## What you need to do
- a) Check each statement below against the appellate order and say whether it agrees with it (yes or no). Support each answer with the deciding words quoted from the appellate order. (i) The appeal was heard by three circuit judges, one of them Judge Ebel. (ii) The United States of America is the appellant in this case. (iii) McCoy is appealing an order that denied his motion to suppress.
- b) Reproduce word for word the passage of the appellate order that opens with the words containing "ORDER AND JUDGMENT*" and closes with "judgment of conviction.".

## Text provided
Document ID: s3://data.kl3m.ai/documents/govinfo/USCOURTS/USCOURTS-ca10-13-04137/USCOURTS-ca10-13-04137-0/pdf.json

Parties Involved:
Hickory Wesley McCoy
Appellant
United States of America
Appellee

Document Text:

UNITED STATES COURT OF APPEALS 

FOR THE TENTH CIRCUIT 

_________________________________ 

UNITED STATES OF AMERICA, 

 Plaintiff - Appellee, 

v. 

HICKORY WESLEY McCOY, 

 Defendant - Appellant. 

No. 13-4137 

(D.C. No. 2:12-CR-00218-TS-DBP-1) 

(D. Utah) 

_________________________________ 

ORDER AND JUDGMENT*

_________________________________ 

Before KELLY, BALDOCK, and EBEL, Circuit Judges. 

_________________________________ 

Defendant-Appellant Hickory McCoy appeals from the district court’s order 

denying his motion to suppress and the district court’s final judgment of conviction.

Excerpts from a spatial dataset
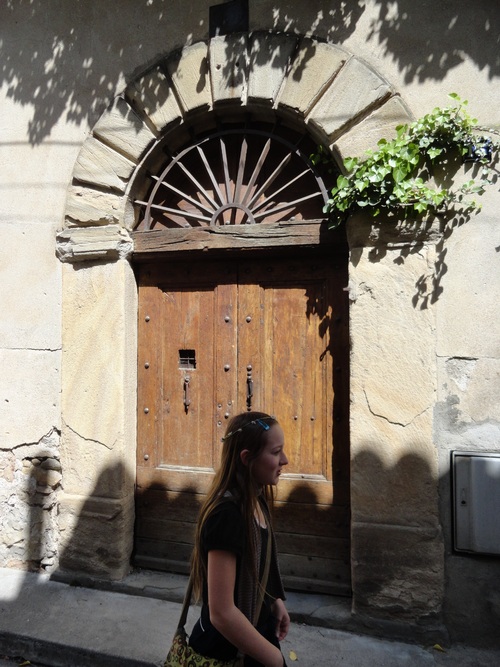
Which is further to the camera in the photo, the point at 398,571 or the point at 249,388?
the point at 249,388

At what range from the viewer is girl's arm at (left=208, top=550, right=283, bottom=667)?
4.86 feet

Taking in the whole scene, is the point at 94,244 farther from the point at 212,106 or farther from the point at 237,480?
the point at 237,480

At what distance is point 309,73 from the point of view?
3.29 m

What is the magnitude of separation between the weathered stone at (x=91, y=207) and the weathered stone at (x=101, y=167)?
2.8 inches

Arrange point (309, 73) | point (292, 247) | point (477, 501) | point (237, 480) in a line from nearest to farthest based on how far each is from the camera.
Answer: point (237, 480)
point (477, 501)
point (309, 73)
point (292, 247)

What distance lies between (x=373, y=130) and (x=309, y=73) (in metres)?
0.58

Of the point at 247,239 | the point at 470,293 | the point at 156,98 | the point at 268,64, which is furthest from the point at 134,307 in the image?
the point at 470,293

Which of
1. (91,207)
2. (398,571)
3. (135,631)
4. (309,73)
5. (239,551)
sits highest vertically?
(309,73)

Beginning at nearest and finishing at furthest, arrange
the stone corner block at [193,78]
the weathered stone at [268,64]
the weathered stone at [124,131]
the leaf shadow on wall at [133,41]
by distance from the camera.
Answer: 1. the leaf shadow on wall at [133,41]
2. the weathered stone at [268,64]
3. the stone corner block at [193,78]
4. the weathered stone at [124,131]

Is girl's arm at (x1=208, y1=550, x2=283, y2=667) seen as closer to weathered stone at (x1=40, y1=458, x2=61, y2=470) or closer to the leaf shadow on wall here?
weathered stone at (x1=40, y1=458, x2=61, y2=470)

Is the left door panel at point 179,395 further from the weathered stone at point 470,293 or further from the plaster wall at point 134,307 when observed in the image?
the weathered stone at point 470,293

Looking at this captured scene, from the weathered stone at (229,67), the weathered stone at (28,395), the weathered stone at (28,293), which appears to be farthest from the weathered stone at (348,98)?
the weathered stone at (28,395)

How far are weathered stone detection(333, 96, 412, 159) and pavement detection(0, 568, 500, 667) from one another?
2860 mm

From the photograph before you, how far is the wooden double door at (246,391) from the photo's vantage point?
3.38m
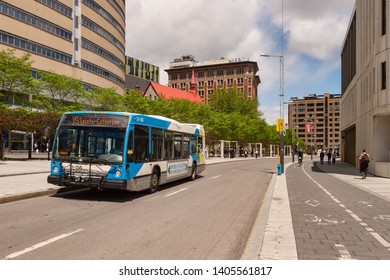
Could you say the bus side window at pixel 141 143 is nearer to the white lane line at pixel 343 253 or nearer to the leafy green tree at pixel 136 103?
the white lane line at pixel 343 253

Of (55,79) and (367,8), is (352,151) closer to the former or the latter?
(367,8)

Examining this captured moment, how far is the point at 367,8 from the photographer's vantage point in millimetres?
27609

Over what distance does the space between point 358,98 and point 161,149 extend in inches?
967

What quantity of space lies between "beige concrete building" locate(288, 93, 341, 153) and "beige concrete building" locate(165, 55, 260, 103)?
45446mm

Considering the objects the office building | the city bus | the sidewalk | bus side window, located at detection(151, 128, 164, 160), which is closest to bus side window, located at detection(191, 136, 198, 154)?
bus side window, located at detection(151, 128, 164, 160)

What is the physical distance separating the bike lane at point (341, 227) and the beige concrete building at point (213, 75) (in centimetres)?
12285

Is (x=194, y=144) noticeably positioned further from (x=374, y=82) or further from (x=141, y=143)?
(x=374, y=82)

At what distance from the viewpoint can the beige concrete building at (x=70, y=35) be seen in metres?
45.8

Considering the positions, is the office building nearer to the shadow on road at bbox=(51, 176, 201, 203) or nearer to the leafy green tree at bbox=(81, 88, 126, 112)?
the leafy green tree at bbox=(81, 88, 126, 112)

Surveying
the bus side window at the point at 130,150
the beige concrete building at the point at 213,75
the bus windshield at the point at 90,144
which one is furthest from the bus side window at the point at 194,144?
the beige concrete building at the point at 213,75

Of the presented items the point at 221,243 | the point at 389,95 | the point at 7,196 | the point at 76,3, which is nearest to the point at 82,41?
the point at 76,3

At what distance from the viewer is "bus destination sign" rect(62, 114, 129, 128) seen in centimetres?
1148

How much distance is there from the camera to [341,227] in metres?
7.76
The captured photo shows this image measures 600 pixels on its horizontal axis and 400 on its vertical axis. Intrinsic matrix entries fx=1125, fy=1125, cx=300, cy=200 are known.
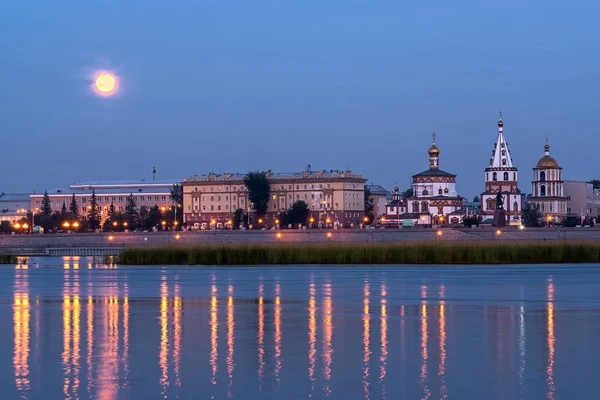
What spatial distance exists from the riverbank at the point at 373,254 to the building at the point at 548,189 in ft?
418

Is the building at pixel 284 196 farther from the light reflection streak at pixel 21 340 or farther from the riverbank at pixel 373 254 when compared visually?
the light reflection streak at pixel 21 340

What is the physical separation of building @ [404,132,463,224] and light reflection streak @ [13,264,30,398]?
5557 inches

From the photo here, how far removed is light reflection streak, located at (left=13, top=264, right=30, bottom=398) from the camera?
14203mm

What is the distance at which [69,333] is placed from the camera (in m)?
19.2

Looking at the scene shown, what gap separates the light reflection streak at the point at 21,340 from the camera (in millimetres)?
14203

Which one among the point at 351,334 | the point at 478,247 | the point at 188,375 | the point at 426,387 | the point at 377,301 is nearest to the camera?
the point at 426,387

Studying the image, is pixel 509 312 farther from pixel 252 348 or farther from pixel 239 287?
pixel 239 287

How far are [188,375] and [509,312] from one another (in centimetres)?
966

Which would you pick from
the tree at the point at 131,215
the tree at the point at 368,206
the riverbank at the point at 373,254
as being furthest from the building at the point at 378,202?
the riverbank at the point at 373,254

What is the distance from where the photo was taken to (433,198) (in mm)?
170875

## Worked solutions
- a)
(i) Yes: "Before KELLY, BALDOCK, and EBEL, Circuit Judges."
(ii) No: "Plaintiff - Appellee"
(iii) Yes: "appeals from the district court’s order denying his motion to suppress"

- b)
ORDER AND JUDGMENT*

_________________________________ 

Before KELLY, BALDOCK, and EBEL, Circuit Judges. 

_________________________________ 

Defendant-Appellant Hickory McCoy appeals from the district court’s order 

denying his motion to suppress and the district court’s final judgment of conviction.